$1 Billion in mid-year cuts coming to education, disabled

December 14, 2011 2:30:07 AM PST
For public schools across California, the good news is that the bad news isn't worse. Automatic budgets cuts are going to take a small bite out of k-through 12, but a much bigger chunk out of higher education, and close behind are social programs for the poor and needy.

Almost everyone knew the state budget Gov. Jerry Brown signed in June relied on tax revenues that were way too optimistic. The bad news is more cuts are to come; the good news is they're not as deep as originally feared.

School districts throughout California are breathing a sigh of relief. Enough tax revenue came in to avoid much of the $1.5 billion cut to education that could have meant seven fewer days of school.

However, the mid-year trigger cuts will happen at a smaller scale, they automatically take effect next month as part of the state budget Brown authorized in June. Among the cuts, school bus service is eliminated, saving the state $248 million. The Cal State and UC systems are losing a total of $200 million more. Services for the disabled are being slashed $100 million. And tuition for community college students will go up $10 a unit this summer, that's on top of a similar hike this fall, to absorb $30 million in cuts.

"California has very sound finances. We're on the road to recovery, and the trigger cuts which are pulled today are a part of that process of fiscal discipline," said Brown.

Republican budget leaders say the trigger cuts were necessary and show the temporary tax hikes did not need to be extended.

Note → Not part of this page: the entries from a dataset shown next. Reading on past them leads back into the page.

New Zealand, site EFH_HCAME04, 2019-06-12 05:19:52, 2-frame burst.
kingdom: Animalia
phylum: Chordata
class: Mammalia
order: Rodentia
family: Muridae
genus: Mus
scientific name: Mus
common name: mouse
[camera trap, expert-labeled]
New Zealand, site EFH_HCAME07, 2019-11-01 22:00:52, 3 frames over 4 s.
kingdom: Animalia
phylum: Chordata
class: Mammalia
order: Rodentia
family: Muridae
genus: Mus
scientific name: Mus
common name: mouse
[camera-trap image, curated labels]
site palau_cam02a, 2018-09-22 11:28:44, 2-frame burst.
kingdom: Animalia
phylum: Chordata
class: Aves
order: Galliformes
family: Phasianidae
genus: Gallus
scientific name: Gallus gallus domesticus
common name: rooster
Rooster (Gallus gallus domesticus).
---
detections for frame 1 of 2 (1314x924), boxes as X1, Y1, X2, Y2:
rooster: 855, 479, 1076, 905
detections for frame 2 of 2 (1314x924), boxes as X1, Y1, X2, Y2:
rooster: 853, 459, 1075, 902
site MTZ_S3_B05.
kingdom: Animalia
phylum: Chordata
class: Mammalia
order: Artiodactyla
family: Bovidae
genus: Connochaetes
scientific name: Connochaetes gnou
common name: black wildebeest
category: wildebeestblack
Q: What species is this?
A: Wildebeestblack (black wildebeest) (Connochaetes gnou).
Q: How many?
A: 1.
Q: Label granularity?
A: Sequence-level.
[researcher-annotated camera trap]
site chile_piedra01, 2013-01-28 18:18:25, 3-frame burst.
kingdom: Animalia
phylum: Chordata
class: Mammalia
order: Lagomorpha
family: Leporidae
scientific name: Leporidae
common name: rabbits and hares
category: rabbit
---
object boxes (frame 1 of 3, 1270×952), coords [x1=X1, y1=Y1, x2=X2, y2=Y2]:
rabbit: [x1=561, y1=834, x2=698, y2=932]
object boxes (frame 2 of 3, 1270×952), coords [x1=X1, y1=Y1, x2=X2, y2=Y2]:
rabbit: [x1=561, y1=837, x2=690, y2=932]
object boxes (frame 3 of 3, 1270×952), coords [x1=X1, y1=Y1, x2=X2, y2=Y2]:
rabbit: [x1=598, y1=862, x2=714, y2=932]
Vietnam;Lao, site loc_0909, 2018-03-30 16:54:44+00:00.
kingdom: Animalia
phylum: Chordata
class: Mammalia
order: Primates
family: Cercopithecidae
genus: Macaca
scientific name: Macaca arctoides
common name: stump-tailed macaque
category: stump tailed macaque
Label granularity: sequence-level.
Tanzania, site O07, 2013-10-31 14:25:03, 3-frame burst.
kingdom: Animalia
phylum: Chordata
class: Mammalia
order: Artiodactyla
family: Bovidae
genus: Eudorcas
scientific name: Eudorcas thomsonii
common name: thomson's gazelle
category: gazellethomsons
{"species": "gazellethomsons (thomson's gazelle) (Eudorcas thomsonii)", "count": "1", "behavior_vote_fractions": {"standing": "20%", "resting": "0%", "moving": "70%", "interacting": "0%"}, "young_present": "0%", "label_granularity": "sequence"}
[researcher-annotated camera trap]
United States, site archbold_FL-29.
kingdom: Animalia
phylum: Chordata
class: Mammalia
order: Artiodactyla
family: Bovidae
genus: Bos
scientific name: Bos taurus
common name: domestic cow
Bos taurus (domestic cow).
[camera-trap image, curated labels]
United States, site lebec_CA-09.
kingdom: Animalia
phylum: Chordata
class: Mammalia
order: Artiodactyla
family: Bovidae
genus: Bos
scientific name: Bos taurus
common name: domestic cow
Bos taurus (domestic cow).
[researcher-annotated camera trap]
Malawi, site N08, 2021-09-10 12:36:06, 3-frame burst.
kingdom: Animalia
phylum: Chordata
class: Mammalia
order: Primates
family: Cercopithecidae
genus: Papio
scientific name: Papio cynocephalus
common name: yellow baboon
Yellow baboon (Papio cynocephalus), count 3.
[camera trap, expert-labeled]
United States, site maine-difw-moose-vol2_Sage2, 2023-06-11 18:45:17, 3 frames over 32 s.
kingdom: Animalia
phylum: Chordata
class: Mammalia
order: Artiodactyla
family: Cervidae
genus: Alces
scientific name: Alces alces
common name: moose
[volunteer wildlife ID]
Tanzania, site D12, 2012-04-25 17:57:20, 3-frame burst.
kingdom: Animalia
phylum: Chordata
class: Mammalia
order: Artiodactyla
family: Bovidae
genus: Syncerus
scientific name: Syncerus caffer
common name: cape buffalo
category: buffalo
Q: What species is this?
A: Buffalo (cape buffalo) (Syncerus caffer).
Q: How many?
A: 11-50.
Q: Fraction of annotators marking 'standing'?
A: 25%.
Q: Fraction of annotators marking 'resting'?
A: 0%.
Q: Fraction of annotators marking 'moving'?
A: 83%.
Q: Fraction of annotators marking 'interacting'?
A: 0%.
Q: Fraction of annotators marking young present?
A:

"We've proven yet again and again that those tax increases were not needed to balance the budget," said Assm. Jim Nielsen, R-Assm. Budget Vice-Chairman.

But critics say the price of cuts over more taxes is too high, that the elimination of bus service unfairly hits poor urban and rural kids.

"In many of those communities, they have no other choice; the parents cannot afford another car to take the kids to school," said Steve Henderson, from the California School Employees Association.

Trigger cuts also mean another 7,500 fewer slots in subsidized childcare. Oakland mother Clarissa Doutherd warns a similar cut hurt her last summer.

"Because my son is unable to attend pre-school and there are no other options for us, I have been unable to work and was forced to resign," said Doutherd. "More families are going to be in my position."

The mid-year cuts total $1 billion. The governor used this opportunity to tout his plan to tax the rich and raise the sales tax by half-percent to avoid deeper cuts. Voters will get a say next November.